The Charity Commission has launched a formal consultation on proposed changes to the Annual Return, designed to ensure the regulator is collecting the right information in the years ahead.
The Annual Return is an online form that all charities with yearly incomes of £10,000 or more must complete within 10 months of the end of their financial reporting period.
The return has not changed significantly since 2018, but after a comprehensive review, the Commission is proposing to update the question set which charities will need to complete from 2023 onwards.
Important milestone in regulator’s data strategy
The updates to the Annual Return are a key step in the Commission’s ambitions to become a more data-driven regulator. The wider strategy aims to ensure the nature and volume of data it gathers on charities serves three purposes: enabling the Commission to better identify risks and problems in the sector, helping the public make informed and confident choices about charities, and allowing policy-makers, researchers, the sector, and the public to gain a richer understanding of the sector in England and Wales.

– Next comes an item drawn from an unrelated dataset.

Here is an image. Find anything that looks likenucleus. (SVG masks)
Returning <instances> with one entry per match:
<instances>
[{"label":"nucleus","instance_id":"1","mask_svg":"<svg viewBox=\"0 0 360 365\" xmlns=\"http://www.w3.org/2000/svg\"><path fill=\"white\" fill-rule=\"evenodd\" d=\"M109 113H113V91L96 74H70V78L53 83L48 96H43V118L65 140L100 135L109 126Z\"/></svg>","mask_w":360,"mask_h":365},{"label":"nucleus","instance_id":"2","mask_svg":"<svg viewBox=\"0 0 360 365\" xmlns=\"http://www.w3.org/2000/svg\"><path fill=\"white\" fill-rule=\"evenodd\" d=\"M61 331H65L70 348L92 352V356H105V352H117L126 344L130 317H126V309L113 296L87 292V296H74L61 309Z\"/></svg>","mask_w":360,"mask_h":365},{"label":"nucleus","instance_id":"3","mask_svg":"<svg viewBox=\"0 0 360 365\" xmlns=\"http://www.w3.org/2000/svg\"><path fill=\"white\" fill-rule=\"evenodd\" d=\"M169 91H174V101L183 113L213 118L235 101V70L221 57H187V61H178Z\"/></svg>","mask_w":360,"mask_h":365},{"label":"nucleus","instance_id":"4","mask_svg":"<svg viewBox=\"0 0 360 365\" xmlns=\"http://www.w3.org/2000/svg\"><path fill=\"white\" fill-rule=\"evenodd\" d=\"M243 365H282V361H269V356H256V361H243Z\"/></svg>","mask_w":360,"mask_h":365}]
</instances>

The proposed changes mean that charities will answer a greater number of questions, but in many cases the questions have been simplified and clarified. Overall, the Commission has aimed to ensure the time burden on charities in completing the return remains reasonable and proportionate.
The final questionnaire will also include an interactive glossary to help charities in completing the form. This remains under development and will be informed by responses to the consultation.
Among the planned additions are questions designed to:
- Better capture and understand charities’ reliance on certain types of income, and on single sources of funding. For example, charities will be asked whether 70% or more of their funding relies on one income stream, and whether 25% or more of their income comes from certain types of income sources, such as corporate donors.
- Gain more information on roles and responsibilities, governance, controls and different organisational structures in charities, as the regulator’s case work indicates that this information can, in certain circumstances, correlate with risk.
- Help create a more accurate picture of the geographical areas in which charities operate in England and Wales, by asking for information about the premises from which charities operate. Amongst other things, this data will help policy makers and grant-givers identify geographic areas which are comparatively under-served by charitable work. This will allow funders to make decisions that help ‘level-up’ such ‘charity deserts’.
- Better capture staffing numbers and payroll costs in the sector, allowing the public and others to consider charities’ use of resources and their capability to deliver certain types of activity.
The Commission is keen to hear from a wide range of charities as part of the consultation, so that it can make any necessary adjustments before the new return is launched in 2023. Alongside the formal consultation, the Commission has been undertaking user-testing of the question set with charities, to ensure the questions as drafted are clear and easy to understand. A further round of this user-testing is planned for July. This will involve 4,000 randomly chosen charities being asked to provide feedback on the language of the question set as drafted.
Helen Stephenson, chief executive of the Charity Commission, said:
The annual return is a crucial tool that helps charities account for their work to us as regulator, and to the public and funders. It’s important we get the questions right, but also that we keep the burden on charities completing the return proportionate. So I encourage charities to look at the proposed changes and have their say as part of our consultation.
Looking ahead, the new information we hope to gather through the annual return will benefit the sector, as well as the Commission as regulator, by allowing us to make more detailed, richer information about the sector available, which in turn can inform the public and funders in making better informed decisions about which charities to support.
New, flexible approach with three-year set of questions
As part of the proposed changes, the Commission is developing a more flexible approach to the use of proposed AR questions, allowing it to tweak each AR during the period in question, depending on prevailing circumstances.
The proposal is for the majority of questions set out in the consultation to appear each year. This stability will allow for longitudinal data that helps the Commission and others compare trends year-on-year. A small number of questions may not be appropriate to include in a given year, for example because the risk in question is time-limited, or because there are other ways for the Commission to gather the relevant information.
The Commission will publish in advance details of which questions have been selected for inclusion in the AR and the rationale for including them.
How to take part in the consultation
Charities can respond to questions via an online survey, and provide additional information or responses via a dedicated mailbox.
The consultation will run for 12 weeks, ending 1 September 2022.